Of upmost importantly, we wish to interrogate and interpret the model. The tree structure lends itself to this analysis. To print out the graph of the tree we use the export_text utility.

from sklearn.tree import export_text

read_out = export_text(model)
print(read_out)
|--- feature_1 <= 2.15
|   |--- feature_0 <= 2.06
|   |   |--- class: 0
|   |--- feature_0 >  2.06
|   |   |--- class: 1
|--- feature_1 >  2.15
|   |--- class: -1

To visualise this same graph we can use graphviz.

import graphviz
from sklearn.tree import export_graphviz

gv = export_graphviz(model, out_file=None)
graph = graphviz.Source(gv)
graph.render('images1/blobs-graph3', format='png')
graph
Three-node graph

Figure 2. Output of `graphviz`.

Finally, to demostrace the decision boundaries, we plot the contours of the model.predict function.

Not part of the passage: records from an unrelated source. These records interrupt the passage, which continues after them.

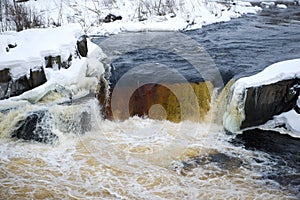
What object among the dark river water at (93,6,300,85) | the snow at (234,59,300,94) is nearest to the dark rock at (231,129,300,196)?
the snow at (234,59,300,94)

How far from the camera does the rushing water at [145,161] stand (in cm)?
389

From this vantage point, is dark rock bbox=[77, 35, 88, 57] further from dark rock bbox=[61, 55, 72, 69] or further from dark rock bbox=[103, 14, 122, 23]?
dark rock bbox=[103, 14, 122, 23]

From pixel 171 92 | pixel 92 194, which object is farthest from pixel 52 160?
pixel 171 92

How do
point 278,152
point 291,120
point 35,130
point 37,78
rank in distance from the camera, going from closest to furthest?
point 278,152 < point 35,130 < point 291,120 < point 37,78

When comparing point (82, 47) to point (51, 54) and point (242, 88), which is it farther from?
point (242, 88)

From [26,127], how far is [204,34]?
6.52 m

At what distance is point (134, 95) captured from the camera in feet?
19.5

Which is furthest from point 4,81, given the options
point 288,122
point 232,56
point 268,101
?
point 232,56

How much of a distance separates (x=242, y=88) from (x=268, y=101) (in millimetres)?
436

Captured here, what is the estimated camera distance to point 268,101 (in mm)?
5262

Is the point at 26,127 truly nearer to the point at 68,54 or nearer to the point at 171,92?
the point at 68,54

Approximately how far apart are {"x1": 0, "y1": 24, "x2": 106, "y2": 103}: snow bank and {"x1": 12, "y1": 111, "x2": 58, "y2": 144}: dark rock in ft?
1.33

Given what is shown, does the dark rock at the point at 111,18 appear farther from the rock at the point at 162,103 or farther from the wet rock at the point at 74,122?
the wet rock at the point at 74,122

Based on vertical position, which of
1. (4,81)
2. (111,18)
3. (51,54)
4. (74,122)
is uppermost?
(111,18)
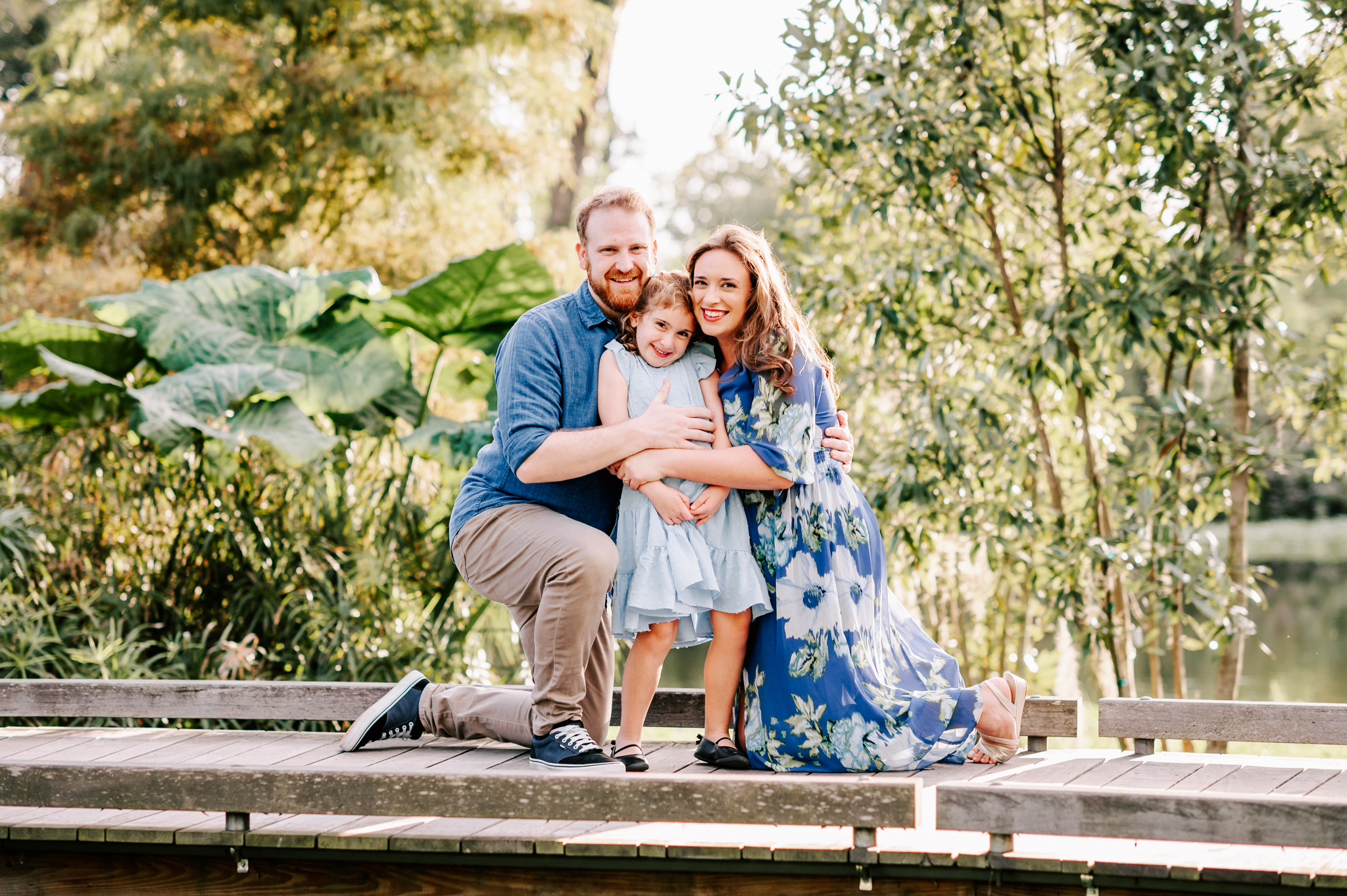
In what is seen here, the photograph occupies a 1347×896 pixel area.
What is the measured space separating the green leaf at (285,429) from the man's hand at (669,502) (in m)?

x = np.linspace(AX_MIN, AX_MAX, 1000)
y = np.linspace(AX_MIN, AX_MAX, 1000)
xx, yy = np.meshgrid(x, y)

# Predict contours
f = model.predict(np.c_[xx.ravel(), yy.ravel()])
ff = f.reshape(xx.shape)
from matplotlib import cm

# x-axis
x0 = np.linspace(LINE_MIN, LINE_MAX, 1000)

# Plot data and ground truth
fig, ax = plt.subplots(1, 1, figsize=[6, 6])
plt.subplots_adjust(wspace=SPACE, hspace=SPACE)

# Axes
ax.tick_params(direction='in')
ax.set_xlim(AX_MIN, AX_MAX)
ax.set_ylim(AX_MIN, AX_MAX)
# ax.get_xaxis().set_visible(False)
# ax.get_yaxis().set_visible(False)
ax.set_xlabel('$x_0$')
ax.set_ylabel('$x_1$')

# Plot data
gold = ax.scatter(ne[:, 0], ne[:, 1], s=10, color='goldenrod')
blue = ax.scatter(se[:, 0], se[:, 1], s=10, color='navy')
pink = ax.scatter(sw[:, 0], sw[:, 1], s=10, color='lightpink')
# gt, = ax.plot(x0, -x0 + 4, color='lightcoral', linestyle='--', linewidth=2)

# Plot contour of predictive model
ax.contourf(
    xx, yy, ff, cmap=cm.get_cmap("magma_r"), alpha=0.5, linestyles=["-"],
)

ax.set_title(
    f'Decision tree of depth {model.get_depth()} '
    f'with {model.tree_.node_count} nodes')

ax.legend(
    [gold, blue, pink],
    ['Gold', 'Blue', 'Pink'],
    loc='upper left',
    framealpha=1.,
)
plt.show()
Three-split data

Figure 3. Coutours of the decision tree predictor.